▶ **Instructions for the task**:
Rewrite the stretch from the line containing "(153,290) or (430,243): which" through the end of the entries below as a Markdown table with the columns Index and Text. Number each line, and omit blank lines.

○ ○ ○ ○ ○ ○ ○

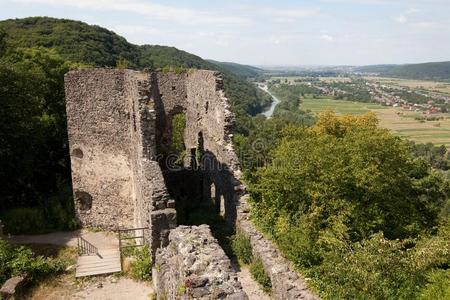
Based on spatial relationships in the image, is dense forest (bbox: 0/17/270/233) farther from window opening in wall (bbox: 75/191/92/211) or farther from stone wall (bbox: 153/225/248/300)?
stone wall (bbox: 153/225/248/300)

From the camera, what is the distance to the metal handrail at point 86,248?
50.2ft

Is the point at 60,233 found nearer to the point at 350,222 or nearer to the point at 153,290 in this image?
the point at 153,290

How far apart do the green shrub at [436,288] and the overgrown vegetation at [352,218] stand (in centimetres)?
9

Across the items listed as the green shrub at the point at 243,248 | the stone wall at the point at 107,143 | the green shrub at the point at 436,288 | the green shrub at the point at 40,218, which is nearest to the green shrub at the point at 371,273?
the green shrub at the point at 436,288

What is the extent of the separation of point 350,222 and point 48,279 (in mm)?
10885

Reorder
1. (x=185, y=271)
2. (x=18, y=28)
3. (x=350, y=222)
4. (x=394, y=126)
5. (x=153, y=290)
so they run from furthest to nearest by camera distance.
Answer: (x=394, y=126)
(x=18, y=28)
(x=350, y=222)
(x=153, y=290)
(x=185, y=271)

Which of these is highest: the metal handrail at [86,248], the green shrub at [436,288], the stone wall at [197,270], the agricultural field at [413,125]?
the stone wall at [197,270]

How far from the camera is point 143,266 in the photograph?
13125 mm

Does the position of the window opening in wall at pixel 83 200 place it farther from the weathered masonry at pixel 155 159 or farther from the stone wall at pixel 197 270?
the stone wall at pixel 197 270

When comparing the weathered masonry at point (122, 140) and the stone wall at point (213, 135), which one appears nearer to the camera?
the weathered masonry at point (122, 140)

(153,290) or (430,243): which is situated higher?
(430,243)

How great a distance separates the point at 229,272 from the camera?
758cm

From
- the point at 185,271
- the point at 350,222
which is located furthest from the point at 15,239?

○ ○ ○ ○ ○ ○ ○

▶ **Result for this task**:
| Index | Text |
|---|---|
| 1 | (153,290) or (430,243): which is situated higher? |
| 2 | (430,243) |
| 3 | How great a distance separates the point at 229,272 from the camera? |
| 4 | 758cm |
| 5 | From |
| 6 | - the point at 185,271 |
| 7 | - the point at 350,222 |
| 8 | which is located furthest from the point at 15,239? |